■ TASK DETAILS ■
What is the number of lines in the entries that contain "Zealand"? Reply with that number only.

(MATERIAL FOR THE TASK begins)

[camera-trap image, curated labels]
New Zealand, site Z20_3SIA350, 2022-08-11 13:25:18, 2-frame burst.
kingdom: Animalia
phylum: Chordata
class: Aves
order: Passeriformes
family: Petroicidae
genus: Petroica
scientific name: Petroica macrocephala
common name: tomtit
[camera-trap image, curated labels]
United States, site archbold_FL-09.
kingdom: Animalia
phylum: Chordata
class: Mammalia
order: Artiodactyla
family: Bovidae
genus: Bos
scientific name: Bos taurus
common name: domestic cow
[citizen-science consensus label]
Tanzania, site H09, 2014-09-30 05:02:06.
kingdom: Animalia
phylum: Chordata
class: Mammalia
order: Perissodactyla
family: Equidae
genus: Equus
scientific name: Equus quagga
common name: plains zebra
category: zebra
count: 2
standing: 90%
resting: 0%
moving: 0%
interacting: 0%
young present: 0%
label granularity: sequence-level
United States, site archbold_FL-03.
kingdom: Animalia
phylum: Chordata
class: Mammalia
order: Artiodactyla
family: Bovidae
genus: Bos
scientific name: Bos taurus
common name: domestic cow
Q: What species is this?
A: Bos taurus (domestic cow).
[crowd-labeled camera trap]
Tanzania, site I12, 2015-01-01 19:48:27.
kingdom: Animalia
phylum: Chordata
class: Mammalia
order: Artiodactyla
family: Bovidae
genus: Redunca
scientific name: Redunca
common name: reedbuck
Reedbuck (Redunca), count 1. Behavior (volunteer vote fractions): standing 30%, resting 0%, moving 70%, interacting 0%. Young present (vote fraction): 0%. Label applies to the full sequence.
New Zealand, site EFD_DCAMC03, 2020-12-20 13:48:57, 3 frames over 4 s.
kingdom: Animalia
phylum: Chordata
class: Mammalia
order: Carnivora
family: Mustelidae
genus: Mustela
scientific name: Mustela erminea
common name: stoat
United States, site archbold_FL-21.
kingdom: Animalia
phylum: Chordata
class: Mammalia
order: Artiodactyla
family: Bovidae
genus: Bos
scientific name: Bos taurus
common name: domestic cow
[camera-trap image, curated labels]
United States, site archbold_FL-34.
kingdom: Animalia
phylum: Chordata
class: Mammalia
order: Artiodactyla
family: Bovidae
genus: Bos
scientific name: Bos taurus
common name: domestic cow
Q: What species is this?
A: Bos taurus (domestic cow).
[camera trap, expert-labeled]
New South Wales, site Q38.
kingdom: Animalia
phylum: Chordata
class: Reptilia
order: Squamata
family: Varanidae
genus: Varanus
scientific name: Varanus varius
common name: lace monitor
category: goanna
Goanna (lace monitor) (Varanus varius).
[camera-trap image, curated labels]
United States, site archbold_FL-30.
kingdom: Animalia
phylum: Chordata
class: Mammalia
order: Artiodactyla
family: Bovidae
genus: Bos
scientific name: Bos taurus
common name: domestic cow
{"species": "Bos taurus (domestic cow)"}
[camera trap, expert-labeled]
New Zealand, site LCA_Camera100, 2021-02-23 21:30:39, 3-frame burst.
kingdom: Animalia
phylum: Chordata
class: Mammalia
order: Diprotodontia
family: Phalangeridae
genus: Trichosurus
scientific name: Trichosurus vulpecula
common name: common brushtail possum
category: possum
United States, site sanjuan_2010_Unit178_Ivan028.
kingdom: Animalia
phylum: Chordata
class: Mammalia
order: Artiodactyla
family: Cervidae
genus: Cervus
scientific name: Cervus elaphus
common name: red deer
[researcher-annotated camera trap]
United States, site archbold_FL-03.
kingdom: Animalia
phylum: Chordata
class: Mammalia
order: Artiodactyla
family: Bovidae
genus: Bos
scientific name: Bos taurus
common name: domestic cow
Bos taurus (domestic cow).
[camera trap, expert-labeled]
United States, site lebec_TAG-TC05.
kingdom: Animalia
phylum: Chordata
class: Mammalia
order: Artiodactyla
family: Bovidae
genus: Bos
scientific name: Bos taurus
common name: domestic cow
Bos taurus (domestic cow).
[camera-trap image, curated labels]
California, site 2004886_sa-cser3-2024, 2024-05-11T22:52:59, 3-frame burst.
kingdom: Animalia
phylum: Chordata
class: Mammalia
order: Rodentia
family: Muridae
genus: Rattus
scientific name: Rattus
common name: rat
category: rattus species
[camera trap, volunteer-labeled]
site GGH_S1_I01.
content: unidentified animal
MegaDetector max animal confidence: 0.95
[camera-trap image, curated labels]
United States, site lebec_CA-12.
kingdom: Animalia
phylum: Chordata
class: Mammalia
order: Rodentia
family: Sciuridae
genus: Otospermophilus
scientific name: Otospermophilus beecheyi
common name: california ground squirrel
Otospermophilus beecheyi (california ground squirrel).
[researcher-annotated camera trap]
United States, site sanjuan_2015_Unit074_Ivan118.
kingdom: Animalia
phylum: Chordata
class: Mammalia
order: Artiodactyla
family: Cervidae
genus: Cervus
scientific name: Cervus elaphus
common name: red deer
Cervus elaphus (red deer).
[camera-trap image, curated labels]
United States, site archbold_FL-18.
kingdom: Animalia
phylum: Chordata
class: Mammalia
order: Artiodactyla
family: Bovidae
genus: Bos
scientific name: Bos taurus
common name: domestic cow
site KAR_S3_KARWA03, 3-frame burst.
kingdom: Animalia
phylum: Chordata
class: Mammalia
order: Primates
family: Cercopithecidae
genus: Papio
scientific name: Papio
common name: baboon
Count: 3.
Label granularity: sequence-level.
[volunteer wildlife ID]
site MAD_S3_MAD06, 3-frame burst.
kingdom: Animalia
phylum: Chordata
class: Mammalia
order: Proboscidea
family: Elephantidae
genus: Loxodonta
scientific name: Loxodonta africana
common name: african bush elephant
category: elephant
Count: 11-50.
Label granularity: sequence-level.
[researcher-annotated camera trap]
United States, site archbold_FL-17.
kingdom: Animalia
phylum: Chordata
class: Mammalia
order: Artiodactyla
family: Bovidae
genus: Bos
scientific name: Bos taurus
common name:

(MATERIAL FOR THE TASK ends)

■ SOLUTION TO THIS EXERCISE ■
3